#### Gestellte Aufgabe A
Gib aus dem Text über Kriegsspiele den Abschnitt zwischen "Versucht wird es" und "beim Namen zu nennen.", beide eingeschlossen, wortgetreu wieder.
#### Gestellte Aufgabe B
Erkläre in ein bis drei Sätzen anhand des Textes über Kriegsspiele, warum die Entwicklung von "Six Days in Fallujah" auf Eis liegt.
#### Gestellte Aufgabe C
Schreib den Text über Kriegsspiele bitte im selben Ton weiter und setze nach seinem letzten Satz an.

#### Ausgewählter Auszug
▶
Wer Authentizität möchte, solle vor dem Start des Computers erst einmal zwanzig Kilometer marschieren und sich dabei mit scharfer Munition beschießen lassen. So lautete unlängst die Antwort eines britischen Afghanistan-Veteranen auf die Frage, ob es jemals ein Videospiel geben wird, das den Krieg realistisch darstellen kann.

Am Dienstag erschien das viel erwartete "Call of Duty: Black Ops". Kriegsspiele haben längst den Anspruch, die Komplexität des Chaos darzustellen. (Foto: AFP)

Er kam damit dem Satz nahe, den der Regisseur Sam Fuller einmal für das Kino formulierte: "Um dem Zuschauer zu zeigen, wie der Krieg wirklich ist, müsste man ein MG neben der Leinwand aufbauen und ein paar Salven ins Publikum feuern."

Versucht wird es freilich immer wieder. Mit dem Titel "Medal of Honor" wurde nun zum ersten Mal ein Ego-Shooter veröffentlicht, der mit dem Afghanistankrieg eine reales Vorbild in der Gegenwart hat. Und sich auch traut, diesen Konflikt beim Namen zu nennen.

Im vergangenen Jahr versuchte sich das Softwareunternehmen Konami mit dem Projekt "Six Days in Fallujah" an einem dokumentarischen Spiel über die schweren Gefechte 2004 in der irakischen Stadt. Nach empörten Protestnoten liegt die Entwicklung seitdem auf Eis.
◀
#### Angezeigte Zeilen
▶
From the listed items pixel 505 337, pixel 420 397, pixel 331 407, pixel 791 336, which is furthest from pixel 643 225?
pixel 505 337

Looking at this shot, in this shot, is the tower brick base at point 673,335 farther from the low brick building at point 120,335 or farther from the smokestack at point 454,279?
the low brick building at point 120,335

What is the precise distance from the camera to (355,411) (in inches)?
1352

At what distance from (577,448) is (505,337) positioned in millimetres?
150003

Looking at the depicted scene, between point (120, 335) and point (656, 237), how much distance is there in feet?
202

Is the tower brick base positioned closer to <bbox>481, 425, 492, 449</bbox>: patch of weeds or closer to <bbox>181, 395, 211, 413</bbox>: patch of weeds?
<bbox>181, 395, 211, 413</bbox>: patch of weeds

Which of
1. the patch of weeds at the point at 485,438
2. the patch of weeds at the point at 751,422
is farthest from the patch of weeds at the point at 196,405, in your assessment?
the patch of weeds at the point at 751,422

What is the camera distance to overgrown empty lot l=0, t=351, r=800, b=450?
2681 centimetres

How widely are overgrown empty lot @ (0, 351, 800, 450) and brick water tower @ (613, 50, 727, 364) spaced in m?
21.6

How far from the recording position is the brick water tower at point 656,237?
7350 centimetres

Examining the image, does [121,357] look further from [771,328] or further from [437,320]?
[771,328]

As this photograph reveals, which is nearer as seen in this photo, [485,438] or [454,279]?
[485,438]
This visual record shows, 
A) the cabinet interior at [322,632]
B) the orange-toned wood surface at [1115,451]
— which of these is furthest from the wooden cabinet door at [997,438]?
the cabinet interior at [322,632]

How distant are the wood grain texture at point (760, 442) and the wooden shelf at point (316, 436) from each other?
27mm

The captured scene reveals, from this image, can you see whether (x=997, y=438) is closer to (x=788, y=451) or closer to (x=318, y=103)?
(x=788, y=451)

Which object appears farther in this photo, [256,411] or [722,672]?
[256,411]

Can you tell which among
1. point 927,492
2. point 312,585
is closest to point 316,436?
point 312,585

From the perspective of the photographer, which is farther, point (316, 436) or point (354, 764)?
◀
#### Ergebnis A
Versucht wird es freilich immer wieder. Mit dem Titel "Medal of Honor" wurde nun zum ersten Mal ein Ego-Shooter veröffentlicht, der mit dem Afghanistankrieg eine reales Vorbild in der Gegenwart hat. Und sich auch traut, diesen Konflikt beim Namen zu nennen.

#### Ergebnis B
Das Softwareunternehmen Konami wollte mit "Six Days in Fallujah" ein dokumentarisches Spiel über die schweren Gefechte 2004 in der irakischen Stadt entwickeln. Nach empörten Protestnoten liegt die Entwicklung seitdem auf Eis.

#### Ergebnis C
Zwar gab es bereits zuvor einige Titel wie "Call of Duty: Modern Warfare", die den Verweis auf die Kriege der Gegenwart bereits im Namen tragen. Anders als die Spiele, die sich dem Zweiten Weltkrieg widmen und mit der Akribie des Historikers die Wege einzelner amerikanischer Divisionen von El Alamein bis Aachen nachzeichnen, hatte man sich bei den Spieleentwicklern nie an die Gegenwart heran gewagt, die Spiele waren Simulationen unter Vorbehalt. Eventuell aus Respekt vor den eigenen Soldaten, wahrscheinlicher aber aus Angst, Kunden zu verprellen.

Klischee-Gotteskrieger

Und so wurden für die Terroristen in den Spielen Fantasienamen erdacht, genau wie für die Länder, in denen sie dann ihre Atombombe gezündet haben. Die Computergegner firmieren als nicht näher bezeichnete, nahöstliche "Milizen" oder neokommunistische Terroristen.

Immer ließen die Studios eine comichafte Überzeichnung der Geschichte zu. Wie zuletzt in dem Bestsellertitel "Modern Warfare 2", in dem ein Anschlag auf den Moskauer Flughafen zu einer russischen Invasion des amerikanischen Heartland führt, Nuklearexplosionen im Orbit über Washington und Scharmützel in Fastfood-Restaurants inbegriffen.

Die scheinbar unvermeidliche Killerspieldebatte rund um die Schädlichkeit von Ego-Shootern hatte man in den USA in den vergangenen Wochen und Monaten recht gut ausgeklammert. Viel wichtiger war dem Publikum die Option, die den Spielern im Multiplayer-Modus erlaubt, auch Talibanfiguren zu steuern - anstatt nur auf sie zu schießen.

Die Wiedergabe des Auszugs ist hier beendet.